_EXTRACTED MATERIAL_:
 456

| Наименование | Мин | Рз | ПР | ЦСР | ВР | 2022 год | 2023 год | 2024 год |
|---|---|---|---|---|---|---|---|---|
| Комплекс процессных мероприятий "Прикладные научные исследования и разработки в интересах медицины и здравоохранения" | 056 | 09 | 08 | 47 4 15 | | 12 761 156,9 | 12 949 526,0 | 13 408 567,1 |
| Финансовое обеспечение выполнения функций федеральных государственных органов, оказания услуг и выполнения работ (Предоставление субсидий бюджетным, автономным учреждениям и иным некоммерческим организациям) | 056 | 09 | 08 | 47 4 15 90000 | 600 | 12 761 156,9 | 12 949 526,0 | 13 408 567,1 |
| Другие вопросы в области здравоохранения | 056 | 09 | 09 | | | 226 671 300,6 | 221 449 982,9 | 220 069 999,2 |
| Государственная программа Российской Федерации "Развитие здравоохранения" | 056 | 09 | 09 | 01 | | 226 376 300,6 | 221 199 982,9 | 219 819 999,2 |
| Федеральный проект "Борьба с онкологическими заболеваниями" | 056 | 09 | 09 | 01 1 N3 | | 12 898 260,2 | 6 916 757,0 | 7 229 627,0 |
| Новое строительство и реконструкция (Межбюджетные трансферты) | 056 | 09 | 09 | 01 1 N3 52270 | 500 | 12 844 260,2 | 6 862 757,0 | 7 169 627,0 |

---

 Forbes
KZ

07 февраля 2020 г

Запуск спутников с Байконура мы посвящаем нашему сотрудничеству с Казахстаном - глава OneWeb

_YOUR OBJECTIVE_:
Your answer should be the lines of the listing above between the line holding "819 999,2 |" and the line holding "169 627,0 |", inclusive, restated word for word and alone.

_RESULT_:
| Государственная программа Российской Федерации "Развитие здравоохранения" | 056 | 09 | 09 | 01 | | 226 376 300,6 | 221 199 982,9 | 219 819 999,2 |
| Федеральный проект "Борьба с онкологическими заболеваниями" | 056 | 09 | 09 | 01 1 N3 | | 12 898 260,2 | 6 916 757,0 | 7 229 627,0 |
| Новое строительство и реконструкция (Межбюджетные трансферты) | 056 | 09 | 09 | 01 1 N3 52270 | 500 | 12 844 260,2 | 6 862 757,0 | 7 169 627,0 |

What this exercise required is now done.